▶ Task prompt
The lines you return should be those containing the string "downstream", taken from the data below.

▶ Material to process
----------------

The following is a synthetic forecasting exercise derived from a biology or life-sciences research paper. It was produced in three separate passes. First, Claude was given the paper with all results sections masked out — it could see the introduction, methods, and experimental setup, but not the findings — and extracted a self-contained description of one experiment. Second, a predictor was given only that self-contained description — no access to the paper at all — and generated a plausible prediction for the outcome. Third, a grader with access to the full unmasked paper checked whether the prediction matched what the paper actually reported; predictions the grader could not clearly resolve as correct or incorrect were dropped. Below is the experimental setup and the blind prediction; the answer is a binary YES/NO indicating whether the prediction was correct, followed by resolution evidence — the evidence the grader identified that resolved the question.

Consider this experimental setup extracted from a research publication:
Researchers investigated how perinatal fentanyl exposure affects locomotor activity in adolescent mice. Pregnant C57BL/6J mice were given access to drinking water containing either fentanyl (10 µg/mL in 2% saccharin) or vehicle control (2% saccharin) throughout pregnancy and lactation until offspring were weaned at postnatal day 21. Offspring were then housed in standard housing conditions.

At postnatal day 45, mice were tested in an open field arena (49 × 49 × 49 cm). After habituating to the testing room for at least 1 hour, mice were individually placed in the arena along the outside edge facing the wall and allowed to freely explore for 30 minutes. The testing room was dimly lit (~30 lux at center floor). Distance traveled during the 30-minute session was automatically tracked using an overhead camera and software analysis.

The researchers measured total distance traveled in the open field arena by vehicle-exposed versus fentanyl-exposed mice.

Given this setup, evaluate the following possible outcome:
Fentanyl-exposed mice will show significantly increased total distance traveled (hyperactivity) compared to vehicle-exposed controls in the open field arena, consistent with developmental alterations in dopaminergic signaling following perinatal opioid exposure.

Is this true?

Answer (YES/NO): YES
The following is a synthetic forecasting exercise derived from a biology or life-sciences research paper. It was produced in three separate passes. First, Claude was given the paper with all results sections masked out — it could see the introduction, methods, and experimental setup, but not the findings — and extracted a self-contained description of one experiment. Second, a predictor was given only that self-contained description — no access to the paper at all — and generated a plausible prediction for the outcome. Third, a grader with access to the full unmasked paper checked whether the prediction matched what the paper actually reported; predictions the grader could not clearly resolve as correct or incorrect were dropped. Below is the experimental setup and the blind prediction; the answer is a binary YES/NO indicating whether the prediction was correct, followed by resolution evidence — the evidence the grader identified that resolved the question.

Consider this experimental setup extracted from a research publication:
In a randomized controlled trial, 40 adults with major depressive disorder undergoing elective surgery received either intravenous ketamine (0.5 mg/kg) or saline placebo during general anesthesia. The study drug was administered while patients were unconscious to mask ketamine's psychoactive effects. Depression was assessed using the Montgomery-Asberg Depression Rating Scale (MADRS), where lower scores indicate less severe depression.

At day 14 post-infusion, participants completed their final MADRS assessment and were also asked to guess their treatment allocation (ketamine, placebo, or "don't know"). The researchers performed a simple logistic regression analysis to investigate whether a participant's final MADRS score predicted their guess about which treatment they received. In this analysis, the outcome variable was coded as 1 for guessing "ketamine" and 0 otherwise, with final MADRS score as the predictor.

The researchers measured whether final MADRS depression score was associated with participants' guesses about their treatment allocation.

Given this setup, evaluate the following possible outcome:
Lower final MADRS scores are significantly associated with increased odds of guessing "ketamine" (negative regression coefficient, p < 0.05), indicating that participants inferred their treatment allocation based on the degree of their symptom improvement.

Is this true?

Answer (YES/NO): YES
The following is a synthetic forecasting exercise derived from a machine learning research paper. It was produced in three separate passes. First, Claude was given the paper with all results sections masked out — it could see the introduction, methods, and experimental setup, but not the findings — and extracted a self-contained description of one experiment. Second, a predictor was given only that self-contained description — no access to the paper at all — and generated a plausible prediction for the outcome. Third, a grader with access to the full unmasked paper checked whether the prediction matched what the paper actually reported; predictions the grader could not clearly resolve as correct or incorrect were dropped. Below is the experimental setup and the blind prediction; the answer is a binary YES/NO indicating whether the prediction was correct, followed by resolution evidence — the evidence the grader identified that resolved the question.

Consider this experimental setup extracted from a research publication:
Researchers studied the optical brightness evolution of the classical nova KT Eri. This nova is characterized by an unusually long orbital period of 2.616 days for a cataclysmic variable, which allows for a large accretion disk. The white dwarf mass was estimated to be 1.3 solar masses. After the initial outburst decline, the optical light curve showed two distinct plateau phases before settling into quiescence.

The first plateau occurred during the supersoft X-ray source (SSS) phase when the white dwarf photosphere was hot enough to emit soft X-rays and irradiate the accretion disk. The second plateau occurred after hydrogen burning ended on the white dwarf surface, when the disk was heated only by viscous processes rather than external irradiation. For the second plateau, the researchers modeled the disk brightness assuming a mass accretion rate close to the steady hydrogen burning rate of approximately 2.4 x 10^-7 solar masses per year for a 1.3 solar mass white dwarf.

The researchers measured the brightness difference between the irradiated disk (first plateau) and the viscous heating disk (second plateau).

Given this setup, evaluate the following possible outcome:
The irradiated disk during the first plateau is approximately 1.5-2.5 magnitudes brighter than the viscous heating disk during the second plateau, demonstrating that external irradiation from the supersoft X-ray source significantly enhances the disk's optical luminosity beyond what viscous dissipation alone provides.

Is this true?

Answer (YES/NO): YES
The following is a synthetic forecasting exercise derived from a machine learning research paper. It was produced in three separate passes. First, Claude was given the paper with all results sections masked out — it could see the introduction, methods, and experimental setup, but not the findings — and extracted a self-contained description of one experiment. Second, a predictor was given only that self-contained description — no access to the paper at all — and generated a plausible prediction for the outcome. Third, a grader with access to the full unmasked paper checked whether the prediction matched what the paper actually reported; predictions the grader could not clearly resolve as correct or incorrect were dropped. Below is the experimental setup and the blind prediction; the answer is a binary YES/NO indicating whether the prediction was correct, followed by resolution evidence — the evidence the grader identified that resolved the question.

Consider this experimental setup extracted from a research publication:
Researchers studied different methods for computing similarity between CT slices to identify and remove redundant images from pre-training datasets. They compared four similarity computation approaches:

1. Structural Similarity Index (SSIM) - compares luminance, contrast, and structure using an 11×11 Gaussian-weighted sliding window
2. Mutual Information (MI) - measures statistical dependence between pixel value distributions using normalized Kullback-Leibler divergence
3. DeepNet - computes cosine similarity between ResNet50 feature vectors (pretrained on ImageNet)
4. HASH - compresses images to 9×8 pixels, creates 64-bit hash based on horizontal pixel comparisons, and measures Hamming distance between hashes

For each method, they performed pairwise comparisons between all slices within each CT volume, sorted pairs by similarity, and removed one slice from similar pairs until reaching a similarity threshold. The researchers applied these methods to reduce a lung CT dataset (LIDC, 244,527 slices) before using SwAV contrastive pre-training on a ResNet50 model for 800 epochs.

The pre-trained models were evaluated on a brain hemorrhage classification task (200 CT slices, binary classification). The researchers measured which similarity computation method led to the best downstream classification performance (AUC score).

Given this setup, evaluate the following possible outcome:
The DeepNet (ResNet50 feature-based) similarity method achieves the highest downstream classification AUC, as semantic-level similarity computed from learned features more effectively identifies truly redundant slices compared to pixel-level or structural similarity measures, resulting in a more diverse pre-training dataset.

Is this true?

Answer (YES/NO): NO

----------------

▶ Result of this task
The pre-trained models were evaluated on a brain hemorrhage classification task (200 CT slices, binary classification). The researchers measured which similarity computation method led to the best downstream classification performance (AUC score).
The DeepNet (ResNet50 feature-based) similarity method achieves the highest downstream classification AUC, as semantic-level similarity computed from learned features more effectively identifies truly redundant slices compared to pixel-level or structural similarity measures, resulting in a more diverse pre-training dataset.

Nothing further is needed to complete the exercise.